Civil liberties groups got a stunningly unexpected win Thursday as the Senate Judiciary panel passed their version of the new government spying bill out of committee without including a provision giving immunity to telecoms being sued for helping the government secretly spy on Americans.
The biggest winner from the development is the Electronic Frontier Foundation, whose suit against AT&T in federal court would almost certainly have been wiped out by the immunity provision.
The provision - which was part of the version passed by the Senate Intelligence committee in mid-October - was widely expected to make it into the bill, due to the administration's full court press on the issue, the telcos small army of lobbyists and the vocal support of California Democrat Dianne Feintstein. Feinstein's vote was expected to reverse the Dems 10-9 advantage in the committee.
But after a long day of complicated finagling over technical amendments to the Foreign Intelligence Surveillance Act and proposed alternatives to total immunity for companies such as AT&T and Verizon, committeee chairman Sen. Patrick Leahy (D-Vermont) decided to send the bill out of committee without an agreement on immunity.

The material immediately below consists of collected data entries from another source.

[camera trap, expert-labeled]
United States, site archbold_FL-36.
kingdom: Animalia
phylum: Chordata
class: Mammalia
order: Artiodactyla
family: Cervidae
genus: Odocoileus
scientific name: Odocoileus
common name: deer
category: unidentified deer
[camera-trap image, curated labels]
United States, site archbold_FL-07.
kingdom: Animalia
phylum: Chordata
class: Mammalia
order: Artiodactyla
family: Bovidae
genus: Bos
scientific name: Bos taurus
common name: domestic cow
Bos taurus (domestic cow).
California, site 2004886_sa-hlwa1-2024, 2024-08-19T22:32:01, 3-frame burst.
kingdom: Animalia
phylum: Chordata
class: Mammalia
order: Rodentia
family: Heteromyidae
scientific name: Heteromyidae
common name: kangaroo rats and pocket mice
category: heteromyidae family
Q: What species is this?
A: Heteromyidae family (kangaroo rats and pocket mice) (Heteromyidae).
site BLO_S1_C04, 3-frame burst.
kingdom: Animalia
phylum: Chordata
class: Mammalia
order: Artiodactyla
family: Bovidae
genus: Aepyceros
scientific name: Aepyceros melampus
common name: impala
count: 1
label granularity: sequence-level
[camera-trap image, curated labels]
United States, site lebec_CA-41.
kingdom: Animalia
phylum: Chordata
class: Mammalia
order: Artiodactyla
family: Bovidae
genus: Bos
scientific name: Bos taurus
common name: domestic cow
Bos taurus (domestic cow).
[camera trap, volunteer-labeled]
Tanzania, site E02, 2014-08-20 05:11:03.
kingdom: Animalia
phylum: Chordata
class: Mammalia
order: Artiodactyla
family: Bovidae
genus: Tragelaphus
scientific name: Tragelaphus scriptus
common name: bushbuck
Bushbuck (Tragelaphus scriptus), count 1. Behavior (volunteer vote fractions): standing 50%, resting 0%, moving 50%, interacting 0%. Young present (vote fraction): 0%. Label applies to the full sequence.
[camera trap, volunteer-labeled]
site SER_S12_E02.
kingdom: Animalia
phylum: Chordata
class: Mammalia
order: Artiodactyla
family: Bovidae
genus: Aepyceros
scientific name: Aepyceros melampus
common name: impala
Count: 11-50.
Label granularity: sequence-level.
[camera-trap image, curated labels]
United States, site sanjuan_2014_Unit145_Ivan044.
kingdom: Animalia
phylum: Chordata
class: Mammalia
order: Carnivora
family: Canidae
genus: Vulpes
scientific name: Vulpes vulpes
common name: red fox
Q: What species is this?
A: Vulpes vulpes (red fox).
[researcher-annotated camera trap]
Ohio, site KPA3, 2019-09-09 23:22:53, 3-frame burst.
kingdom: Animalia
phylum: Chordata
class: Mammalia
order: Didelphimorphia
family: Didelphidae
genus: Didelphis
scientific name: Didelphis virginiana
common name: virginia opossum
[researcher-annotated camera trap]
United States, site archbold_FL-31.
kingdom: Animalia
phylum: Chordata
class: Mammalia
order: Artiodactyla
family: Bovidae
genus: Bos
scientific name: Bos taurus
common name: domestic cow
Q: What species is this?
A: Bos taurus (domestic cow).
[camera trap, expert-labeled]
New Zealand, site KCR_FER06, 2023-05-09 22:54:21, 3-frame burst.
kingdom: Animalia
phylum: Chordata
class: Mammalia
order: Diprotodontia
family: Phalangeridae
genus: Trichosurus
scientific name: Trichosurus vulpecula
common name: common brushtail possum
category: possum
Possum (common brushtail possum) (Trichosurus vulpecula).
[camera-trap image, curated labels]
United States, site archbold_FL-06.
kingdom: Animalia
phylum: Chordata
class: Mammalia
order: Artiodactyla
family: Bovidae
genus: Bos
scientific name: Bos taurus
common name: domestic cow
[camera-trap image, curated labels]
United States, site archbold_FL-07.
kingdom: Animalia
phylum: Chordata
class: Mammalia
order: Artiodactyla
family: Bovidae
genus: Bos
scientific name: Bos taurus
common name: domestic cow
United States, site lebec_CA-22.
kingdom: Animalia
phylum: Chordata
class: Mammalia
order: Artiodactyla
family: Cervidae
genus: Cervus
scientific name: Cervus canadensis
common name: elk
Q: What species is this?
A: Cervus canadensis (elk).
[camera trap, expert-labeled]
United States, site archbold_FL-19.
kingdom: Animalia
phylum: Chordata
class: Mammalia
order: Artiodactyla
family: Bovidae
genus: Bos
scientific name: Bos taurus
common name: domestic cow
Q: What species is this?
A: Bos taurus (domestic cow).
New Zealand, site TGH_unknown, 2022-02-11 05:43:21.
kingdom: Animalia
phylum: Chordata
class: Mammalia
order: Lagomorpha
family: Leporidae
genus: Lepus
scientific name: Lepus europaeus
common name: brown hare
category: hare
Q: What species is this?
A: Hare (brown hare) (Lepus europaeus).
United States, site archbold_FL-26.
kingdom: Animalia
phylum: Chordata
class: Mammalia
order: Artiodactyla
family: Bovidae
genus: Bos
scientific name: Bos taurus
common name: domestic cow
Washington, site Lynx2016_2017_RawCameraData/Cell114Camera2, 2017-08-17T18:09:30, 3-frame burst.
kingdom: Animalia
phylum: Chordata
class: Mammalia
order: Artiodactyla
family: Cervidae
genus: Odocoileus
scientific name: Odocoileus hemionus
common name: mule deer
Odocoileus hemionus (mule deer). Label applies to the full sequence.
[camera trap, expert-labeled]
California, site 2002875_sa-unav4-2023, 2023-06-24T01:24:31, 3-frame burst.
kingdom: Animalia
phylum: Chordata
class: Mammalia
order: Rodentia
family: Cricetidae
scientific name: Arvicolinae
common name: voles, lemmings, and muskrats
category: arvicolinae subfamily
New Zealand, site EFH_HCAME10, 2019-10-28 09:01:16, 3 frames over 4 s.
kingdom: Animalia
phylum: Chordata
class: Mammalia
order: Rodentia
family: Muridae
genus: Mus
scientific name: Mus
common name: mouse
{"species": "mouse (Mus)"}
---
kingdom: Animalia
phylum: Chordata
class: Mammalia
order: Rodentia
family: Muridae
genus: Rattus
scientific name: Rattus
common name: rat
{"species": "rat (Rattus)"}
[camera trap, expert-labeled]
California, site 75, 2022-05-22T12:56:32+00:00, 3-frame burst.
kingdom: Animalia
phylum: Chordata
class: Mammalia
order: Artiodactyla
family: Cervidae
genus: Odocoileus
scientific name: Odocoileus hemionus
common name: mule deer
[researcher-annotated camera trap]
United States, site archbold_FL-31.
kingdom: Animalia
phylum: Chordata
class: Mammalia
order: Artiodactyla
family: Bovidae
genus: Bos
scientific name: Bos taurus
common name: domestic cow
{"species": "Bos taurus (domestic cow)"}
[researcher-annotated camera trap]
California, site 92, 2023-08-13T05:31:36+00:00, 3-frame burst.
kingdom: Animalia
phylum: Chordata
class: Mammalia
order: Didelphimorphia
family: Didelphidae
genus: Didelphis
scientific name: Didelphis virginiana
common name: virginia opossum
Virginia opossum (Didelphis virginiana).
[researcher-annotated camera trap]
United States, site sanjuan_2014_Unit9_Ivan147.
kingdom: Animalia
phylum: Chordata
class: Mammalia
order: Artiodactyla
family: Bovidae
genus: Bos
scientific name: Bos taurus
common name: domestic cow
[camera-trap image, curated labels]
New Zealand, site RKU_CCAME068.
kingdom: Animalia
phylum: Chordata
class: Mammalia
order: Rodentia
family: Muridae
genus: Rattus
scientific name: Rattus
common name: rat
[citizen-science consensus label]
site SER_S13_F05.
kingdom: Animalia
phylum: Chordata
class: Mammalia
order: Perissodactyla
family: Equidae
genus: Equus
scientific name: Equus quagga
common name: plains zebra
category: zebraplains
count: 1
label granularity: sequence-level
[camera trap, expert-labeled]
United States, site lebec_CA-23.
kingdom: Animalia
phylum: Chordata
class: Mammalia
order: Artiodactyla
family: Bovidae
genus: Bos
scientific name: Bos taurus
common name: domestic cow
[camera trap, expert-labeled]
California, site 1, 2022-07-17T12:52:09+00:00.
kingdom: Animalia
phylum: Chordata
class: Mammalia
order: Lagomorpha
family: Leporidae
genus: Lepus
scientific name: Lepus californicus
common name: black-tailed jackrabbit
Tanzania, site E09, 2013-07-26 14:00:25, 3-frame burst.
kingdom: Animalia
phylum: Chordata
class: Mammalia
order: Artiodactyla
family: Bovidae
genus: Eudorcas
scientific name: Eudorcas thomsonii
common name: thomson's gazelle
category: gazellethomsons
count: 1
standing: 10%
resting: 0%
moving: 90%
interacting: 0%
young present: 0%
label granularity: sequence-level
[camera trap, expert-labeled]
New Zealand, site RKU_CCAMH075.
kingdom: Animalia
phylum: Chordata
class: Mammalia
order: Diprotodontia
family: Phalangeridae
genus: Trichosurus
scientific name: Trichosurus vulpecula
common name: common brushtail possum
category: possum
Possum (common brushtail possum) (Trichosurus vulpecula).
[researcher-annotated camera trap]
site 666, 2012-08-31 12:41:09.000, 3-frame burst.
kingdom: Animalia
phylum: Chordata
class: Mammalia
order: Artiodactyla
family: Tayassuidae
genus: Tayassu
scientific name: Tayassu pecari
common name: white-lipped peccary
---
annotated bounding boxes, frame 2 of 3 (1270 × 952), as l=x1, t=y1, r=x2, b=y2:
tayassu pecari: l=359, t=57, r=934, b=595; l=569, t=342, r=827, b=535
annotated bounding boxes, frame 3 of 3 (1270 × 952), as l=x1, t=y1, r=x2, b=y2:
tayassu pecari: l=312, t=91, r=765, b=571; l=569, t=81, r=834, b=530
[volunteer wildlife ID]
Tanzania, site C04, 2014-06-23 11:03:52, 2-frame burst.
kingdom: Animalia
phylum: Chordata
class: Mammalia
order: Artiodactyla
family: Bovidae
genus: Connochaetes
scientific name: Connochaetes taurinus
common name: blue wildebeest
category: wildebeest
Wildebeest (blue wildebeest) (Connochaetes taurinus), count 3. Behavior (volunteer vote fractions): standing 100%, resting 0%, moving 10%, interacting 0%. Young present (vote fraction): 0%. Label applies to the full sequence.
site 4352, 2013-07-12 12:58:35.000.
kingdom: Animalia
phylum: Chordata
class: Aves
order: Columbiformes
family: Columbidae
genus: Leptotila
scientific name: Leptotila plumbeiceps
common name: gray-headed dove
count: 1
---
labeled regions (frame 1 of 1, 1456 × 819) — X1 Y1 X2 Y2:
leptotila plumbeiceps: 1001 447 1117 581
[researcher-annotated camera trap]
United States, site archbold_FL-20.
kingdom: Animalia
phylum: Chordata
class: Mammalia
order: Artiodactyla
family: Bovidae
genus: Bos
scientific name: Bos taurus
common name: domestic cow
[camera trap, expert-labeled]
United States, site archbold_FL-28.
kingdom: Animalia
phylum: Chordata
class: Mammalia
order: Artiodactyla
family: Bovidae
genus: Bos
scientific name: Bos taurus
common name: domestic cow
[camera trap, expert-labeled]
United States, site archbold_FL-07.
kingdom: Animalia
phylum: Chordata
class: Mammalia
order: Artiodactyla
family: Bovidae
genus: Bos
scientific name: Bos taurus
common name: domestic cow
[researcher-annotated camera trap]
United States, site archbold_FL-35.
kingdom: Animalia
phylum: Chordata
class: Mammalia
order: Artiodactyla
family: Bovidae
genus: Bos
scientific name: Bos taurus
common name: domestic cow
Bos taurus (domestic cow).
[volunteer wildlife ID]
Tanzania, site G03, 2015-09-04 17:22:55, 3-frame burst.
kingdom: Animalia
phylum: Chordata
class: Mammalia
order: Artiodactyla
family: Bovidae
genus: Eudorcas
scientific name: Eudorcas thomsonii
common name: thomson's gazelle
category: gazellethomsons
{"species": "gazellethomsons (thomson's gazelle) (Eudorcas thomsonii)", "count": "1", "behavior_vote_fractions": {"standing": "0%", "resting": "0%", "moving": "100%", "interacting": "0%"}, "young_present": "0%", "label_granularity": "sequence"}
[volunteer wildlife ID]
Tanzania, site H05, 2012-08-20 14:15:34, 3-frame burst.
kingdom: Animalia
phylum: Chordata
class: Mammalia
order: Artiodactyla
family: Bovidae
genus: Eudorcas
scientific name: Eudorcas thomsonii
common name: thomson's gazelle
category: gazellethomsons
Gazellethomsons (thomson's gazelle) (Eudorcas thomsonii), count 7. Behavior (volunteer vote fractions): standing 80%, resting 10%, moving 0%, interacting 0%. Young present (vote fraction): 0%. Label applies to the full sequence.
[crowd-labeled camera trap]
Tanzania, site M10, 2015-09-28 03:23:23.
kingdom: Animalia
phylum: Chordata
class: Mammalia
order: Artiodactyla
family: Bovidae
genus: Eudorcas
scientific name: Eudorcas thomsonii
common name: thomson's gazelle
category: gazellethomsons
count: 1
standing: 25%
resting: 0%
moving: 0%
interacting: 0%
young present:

UPDATE: Caroline Fredrickson, who heads the ACLU's D.C. legislative shop said via email "We appreciate the work of Chairman Patrick Leahy (D-VT) and Senator Russell Feingold (D-WI) to protect the civil liberties of all Americans. We still have reservations with both the House and Senate bills, and will continue to work to improve the legislation. It is heartening to know that people who feel their privacy was violated by the phone companies and by their own government are one step closer to having their day in court."
Without the immunity for the telecoms, the Bush administration cannot keep the details of their illegal domestic spying program secret from the American people. The Bush administration dangled lucrative contracts to the telecoms in exchange for creating this illegal spying program. And the telecoms' greed caused them to ignore the law, and privacy rights of American citizens. The Bush administration has been trying to legislate immunity for the telecoms in order to cover their own ass.
And the Senate Judiciary Committee said no.
Update: I did find some more interesting information on TPM Election Central regarding the inside story on how this bill went through the Senate Judiciary Committee:
Here's a bit more detail on what happened on the Judiciary Committee today. Sources say Senator Russ Feingold offered an amendment that would have stripped telecom immunity from the bill, but it was defeated. Then Senator Arlen Specter, the ranking GOPer on the committee, offered a "compromise" amendment saying that in these lawsuits the Federal government, and not the telecoms, would be the defendants.
But because of a procedural difficulty Specter's amendment wasn't voted on -- and Senator Patrick Leahy, the chair of the committee, essentially went around Specter's amendment and moved to have a vote to report the bill out of committee without any telecom immunity in it. That passed along strictly party lines. And that's where we are.
It seems that Feingold offered and amendment to strip the telecom immunity provision out the bill, but Specter didn't like that. Specter tried an end-run in offering a "compromise" amendment, where the Federal government would be the defendant in these lawsuits, and not the telecoms. With the Federal government as the defendant, the Bush administration could still dismiss the lawsuits, claiming that revealing the details on the domestic spying program will jeopardize the Great War on Terror. The good news is that Leahy saw through Specter's ploy, and voted the bill out of the committee without the telecom immunity provision. Of course, had the bill gotten out of the Senate Judiciary Committee with the telecom immunity intact, it would probably died on the Senate floor with Senator Chris Dodd's filibuster threat.